Duhâ (kuşluk) namazının fıkhî hükümlerine
gelince: Bu namazı dört rekât ve daha fazla kılmak
menduptur. Bu namaz oniki rekâta kadar kılınabilir.
Ayrıca en azı iki rekat, en fazlası on iki rekât, ortası
ve en faziletli olanı sekiz rekâttır, diyen âlimler de vardır.
Büyük muhaddis Hâkim bu konuda şöyle demiştir. "Ben
hadis hafızı olan, kuvvetli ilim sahibi hadis imamlarıyla
arkadaşlık ettim. Onların, bu konudaki haberlerinin
sıhhatli olması sebebiyle duhâ namazını dört
rekât kıldıklarını gördüm.
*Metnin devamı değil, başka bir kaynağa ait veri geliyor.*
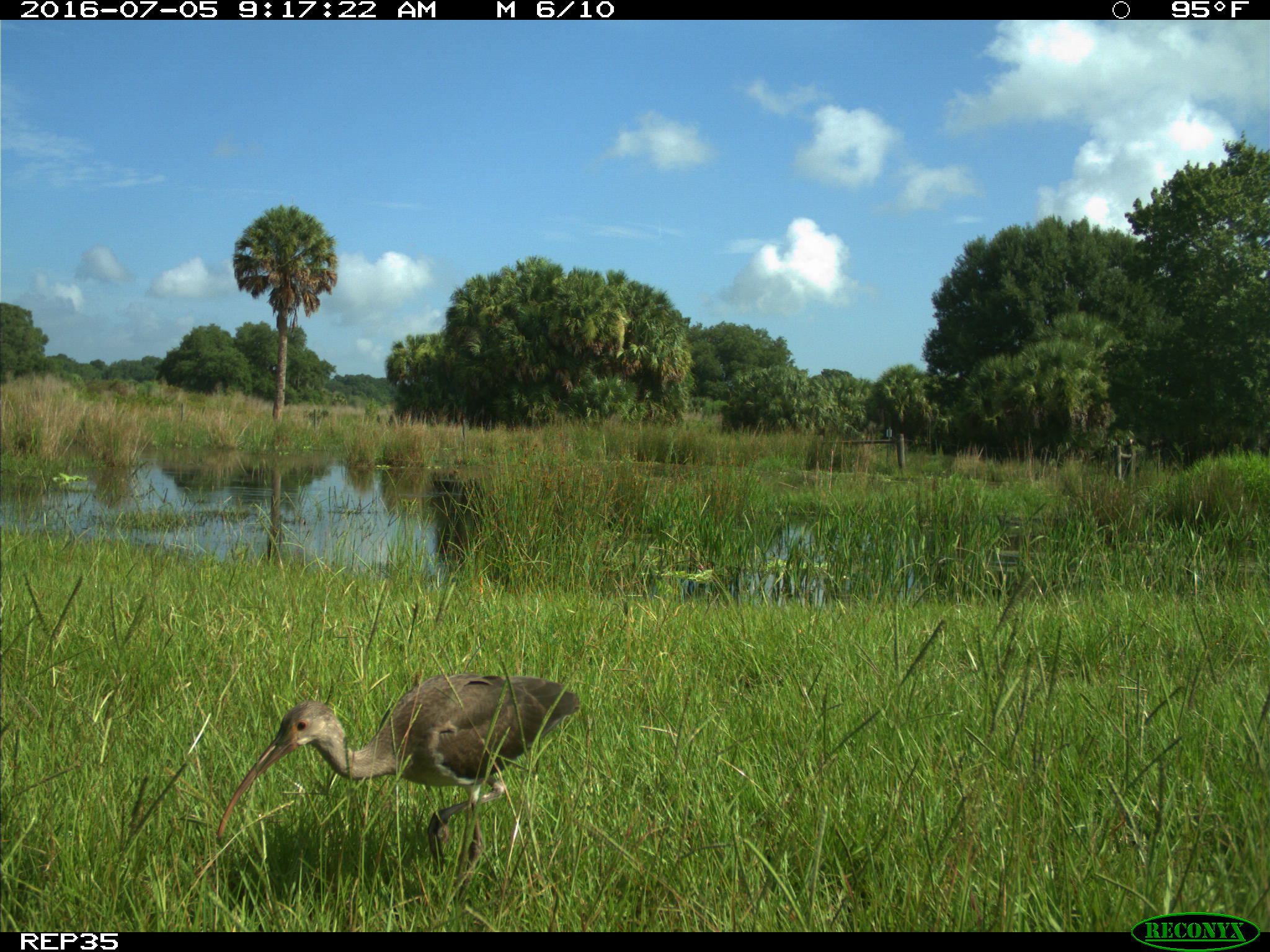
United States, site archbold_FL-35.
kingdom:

Ben de aynı görüşteyim."
(Tahtavî, 321) Öte yandan âlimler duhâ namazını
devamlı kılmanın mı, yoksa zaman zaman
kılmanın mı faziletli olduğu konusunda
değişik görüşler beyan etmişlerse de, tercih
edilen görüş, devamlı kılmanın faziletli
olduğudur.
Duhâ (kuşluk) namazının vaktine gelince; bu vakit güneşin
doğuşundan, yaklaşık iki saat sonra başlar ve güneşin
semanın ortasından batıya hafif yönelmesinden az önceki
zamana kadar devam eder.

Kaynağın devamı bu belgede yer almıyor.